People of ACM - Felix Naumann
January 4, 2022
What is the main focus of your research right now?
Two interrelated topics drive my current research: data quality and data preparation. With the advent of machine learning, research and industry has recognized that success depends not only on the design and size of the trained model, but to a large degree also on the quality of the training and test data. We want to measure (and improve) data quality in many dimensions, including traditional ones, such as accuracy and completeness, novel ones, such as diversity and bias, but also in less tangible dimensions, such as liability and explainability, which reach beyond computer sciences into law and ethics.
To make the work of data scientists easier, we are also exploring one particular aspect of data quality, namely the ability to even load and ingest raw data into a system. Our research on data preparation is concerned with ill-formed raw data files, which might contain non-data elements, multiple tables, inconsistent formatting, etc. Recognizing and eliminating such problems manually is often easy but quite tedious. Yet, automatically performing such data preparation is surprisingly challenging.
One of your most downloaded papers from the ACM Digital Library is the 2008 article “Data Fusion,” which you co-authored with Jens Bleiholder. Will you briefly explain what you mean by the term "data fusion"? Have developments over the past 12 years (e.g., the availability of data, specific data management innovations) in any way altered your perspectives on data fusion (or data integration more broadly)?
Data fusion, in the context of data cleaning, refers to the merging of so-called duplicates, i.e., different records that refer to the same real-world object. Such duplicates appear during data integration, for instance when integrating two customer databases. Data fusion must decide which of the alternative values is the correct one to keep in the merged records. For instance, if two customer records show different addresses, one could choose the more recent one.
Since writing our survey, data fusion has seen many advances, for instance as “truth discovery.” Luna Dong and Divesh Srivastava have introduced the notion of “copying relationships,” which help avoid choosing a majority-value that was simply copied more often than others were. Fully automatic (and correct) data fusion is yet out of reach, as are most data cleaning challenges that must decide upon semantics based on syntactic information.
In the 2015 paper “Profiling relational data: a survey,” which you co-authored with Ziawasch Abedjan and Lukasz Golab, you review current data-profiling tools and touch on the direction in which data profiling is heading. Why is data profiling important and how might data profiling tools look different in five to 10 years?
Data profiling is the act of discovering metadata in a given dataset. Particularly difficult data profiling tasks include the discovery of key candidates, inclusion dependencies, functional dependencies, or denial constraints. Knowing such metadata serves multiple purposes, such as data cleaning, data integration, or query optimization. After much research by the community to design efficient discovery algorithms, an important direction is now to classify discovered metadata as genuine (true) or as spurious (coincidental)—again, a challenge that bridges the syntactic and the semantic worlds.
Further challenges are the discovery of approximate dependencies, which allow for some violations in the data, and the incremental discovery of metadata as data changes. In 10 years, such complex metadata will be part of the common canon of metadata, just like traditional metadata, such as data types and cardinalities.
What is another innovation in your field that will be especially important in the coming years?
For a few years now, we have been exploring a new dimension of data: their change behavior. Data (and metadata) experience many kinds of change: values are inserted, deleted or updated; rows appear and disappear; columns are added or repurposed, etc. In such a dynamic situation, users might have many questions related to changes in the dataset, for instance how many changes have there been in the recent minutes, days or years?

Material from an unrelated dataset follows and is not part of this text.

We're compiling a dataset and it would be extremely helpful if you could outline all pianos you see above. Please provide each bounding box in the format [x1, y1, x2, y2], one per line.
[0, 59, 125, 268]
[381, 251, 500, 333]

And what kind of changes were made at which times? The fact that data changed can hint at different hidden processes or agendas: a frequently crowd-updated city name may be controversial; a person whose name has been recently changed may be the target of vandalism; and so on. Moreover, observations about changes in the past allow us to predict future changes and alert users when those changes do not occur at all or when they occur prematurely. In general, regarding data not as they are, but as artifacts with a change history leading up to their current value, provides a new perspective for many use cases.
Felix Naumann is a Professor for Information Systems at the University of Potsdam’s Hasso Plattner Institute. His research interests include data quality, data cleaning, data analysis, data integration and data profiling.
Naumann has been both an Associate Editor and a Senior Associate Editor of the ACM Journal of Data and Information Quality (JDIQ). He is presently an editor of Datenbank-Spektrum. Naumann has held several leadership roles at data management conferences, including serving as Tutorial Co-chair for ACM SIGMOD/PODS 2020 and Co-Program Committee Chair for VLDB 2021. Naumann was named an ACM Distinguished Member for outstanding engineering contributions to computing.